Not all relationships are associated with attachment, only those that are connected with caregiving and meeting the initial biological and later psychological needs of the other. The tendency of a person’s attachment relationships will form mental structures that automatically react to future relational connections, with behavior being the means the person has learned to address the anxieties bound in those structures. Attachment in this sense is inevitable and necessary. Dependency here is a central aspect of human life, the defining feature in how we form our personalities and relate to the so-called external world of form.
Combine the Buddhist and psychological definitions of attachment and there arises an amazing synchronicity. Imagine a wheel with a central hub and spokes reaching out. The hub is associated with attachment in the psychological sense, the basic and underlying principle by which all personality and behavior stem out of. Within this is biology, genetics, social influences, etc. all in an interconnected web of natural causation. The spokes are our attempts at connecting with objects, both people and things and events. The outer wheel is the totality of existence, of which the spokes are only connecting to particular instantiations. Buddhism would note here that the better perspective is to dwell on the wheel itself and see the whole as opposed to becoming “attached” to the singularity of which our connection is only momentarily pointing to.

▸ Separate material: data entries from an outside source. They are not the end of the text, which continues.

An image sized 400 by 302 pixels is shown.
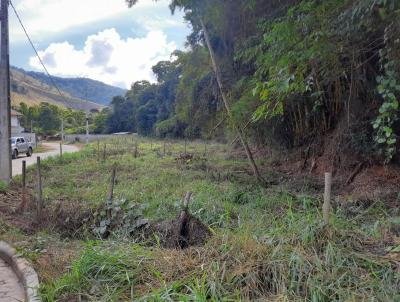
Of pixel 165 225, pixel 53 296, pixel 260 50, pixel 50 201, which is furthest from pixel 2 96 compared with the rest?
pixel 53 296

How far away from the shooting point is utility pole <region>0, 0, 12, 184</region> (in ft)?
36.5

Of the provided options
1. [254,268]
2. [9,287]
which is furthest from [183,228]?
[9,287]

Broadening the focus will incorporate more of existence into our awareness and work on what Siegel notes is the goal of attachment theory and healthy living: integration.
I want to end on a personal reflection. In relating to ourselves and others we should keep in mind both uses of the term attachment here, in recognizing the role relationships play in the creation of our narratives and how we relate to others, and also recognizing the Buddhist understanding of the transitory nature of all things. When we become attached in the Buddhist sense, whether it be to a particular object as in possessions or in a particular facet of a person as in a supposed deficit or error, we lose sight of the reality that all singularities, whether people or objects, are part of a vast interconnected web reaching all the way down to quarks and muons and all the way up to galaxies and universes. As I pointed out in the last entry, we are all in this thing called existence together. As we broaden our minds to become aware of more and more, we begin to understand how enormous the “together” really is.